Model Comparison and Information Criteria


Lecture 20

March 11, 2026

Review of Last Class

Information and Uncertainty

Key Idea: “Information” as reduction in uncertainty from projection.

Entropy: \(H(p) = \mathbb{E}[\log(p)] = -\sum_{i=1}^n p_i \log p_i\)

Kullback-Leibler Divergence

Measure of “distance” between “true” distribution \(p\) and surrogate/projection distribution \(q\):

\[D_{KL}(p, q) = \sum_i p_i (\log(p_i) - \log(q_i))\]

Intuitively: What is the surprise from using \(q\) to predict \(p\)?

Entropy and Log-Score

Suppose we have two projections \(q\) and \(r\) for a “true” data-generating process \(p\):

\[ D_{KL}(p, q) - D_{KL}(p, r) = \sum_i p_i (\log(r_i) - \log(q_i)) \]

Deviance Scale

This log-predictive-density score is better when larger.

Common to see this converted to deviance, which is \(-2\text{lppd}\):

  • \(-1\) reorients so smaller is better;
  • Multiplied by \(2\) for historical reasons (cancels out the -1/2 in the Gaussian likelihood).
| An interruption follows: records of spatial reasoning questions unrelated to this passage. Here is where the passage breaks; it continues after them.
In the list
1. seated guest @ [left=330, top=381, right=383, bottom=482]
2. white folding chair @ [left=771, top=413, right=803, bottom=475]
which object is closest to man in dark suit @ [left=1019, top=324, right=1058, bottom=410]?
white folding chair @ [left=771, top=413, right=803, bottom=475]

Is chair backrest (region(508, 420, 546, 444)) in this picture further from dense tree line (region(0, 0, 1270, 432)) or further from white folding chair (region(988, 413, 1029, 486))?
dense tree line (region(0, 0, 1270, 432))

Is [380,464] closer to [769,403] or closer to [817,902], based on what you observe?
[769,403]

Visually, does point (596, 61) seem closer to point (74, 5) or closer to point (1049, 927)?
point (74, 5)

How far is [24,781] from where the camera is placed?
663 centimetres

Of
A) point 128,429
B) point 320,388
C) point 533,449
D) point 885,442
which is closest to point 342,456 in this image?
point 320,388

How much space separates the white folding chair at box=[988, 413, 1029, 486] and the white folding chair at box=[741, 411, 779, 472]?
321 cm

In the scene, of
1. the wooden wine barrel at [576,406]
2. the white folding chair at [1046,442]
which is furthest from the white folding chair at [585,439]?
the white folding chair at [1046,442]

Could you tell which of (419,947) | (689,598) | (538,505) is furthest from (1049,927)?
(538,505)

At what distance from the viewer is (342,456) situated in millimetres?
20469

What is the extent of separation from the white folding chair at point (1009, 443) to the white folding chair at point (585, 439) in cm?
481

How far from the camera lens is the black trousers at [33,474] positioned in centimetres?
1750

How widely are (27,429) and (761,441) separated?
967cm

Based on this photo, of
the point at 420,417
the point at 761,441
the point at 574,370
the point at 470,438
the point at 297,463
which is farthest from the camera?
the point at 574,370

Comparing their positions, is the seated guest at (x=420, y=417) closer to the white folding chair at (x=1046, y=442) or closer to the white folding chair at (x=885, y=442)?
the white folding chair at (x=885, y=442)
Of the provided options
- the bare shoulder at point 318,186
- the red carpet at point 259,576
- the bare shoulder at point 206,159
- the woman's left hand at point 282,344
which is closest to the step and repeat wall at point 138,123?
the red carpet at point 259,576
Deviance and Degrees of Freedom

Code
function calculate_deviance(y_gen, x_gen, y_oos, x_oos; degree=2, reg=Inf)
    # fit model
    lb = [-5 .+ zeros(degree); 0.01]
    ub = [5 .+ zeros(degree); 10.0]
    p0 = [zeros(degree); 5.0]

    function model_loglik(p, y, x, reg)
        if mean(p[1:end-1]) <= reg
            ll = 0
            for i = 1:length(y)
                μ = sum(x[i, 1:degree] .* p[1:end-1])
                ll += logpdf(Normal(μ, p[end]), y[i])
            end
        else
            ll = -Inf
        end
        return ll
    end

    result = optimize(p -> -model_loglik(p, y_gen, x_gen, reg), lb, ub, p0)
    θ = result.minimizer

    function deviance(p, y_pred, x_pred)
        dev = 0
        for i = 1:length(y_pred)
            μ = sum(x_pred[i, 1:degree] .* p[1:end-1])
            dev += -2 * logpdf(Normal(μ, p[end]), y_pred[i])
        end
        return dev
    end

    dev_is = deviance(θ, y_gen, x_gen)
    dev_oos = deviance(θ, y_oos, x_oos)
    return (dev_is, dev_oos)
end


N_sim = 10_000

function simulate_deviance(N_sim, N_data; reg=Inf)
    d_is = zeros(5, 4)
    for d = 1:5
        dev_out = zeros(N_sim, 2)
        for n = 1:N_sim
            x_gen = rand(Uniform(-2, 2), (N_data, 5))
            μ_gen = [0.1 * x_gen[i, 1] - 0.3 * x_gen[i, 2] for i in 1:N_data]
            y_gen = rand.(Normal.(μ_gen, 1))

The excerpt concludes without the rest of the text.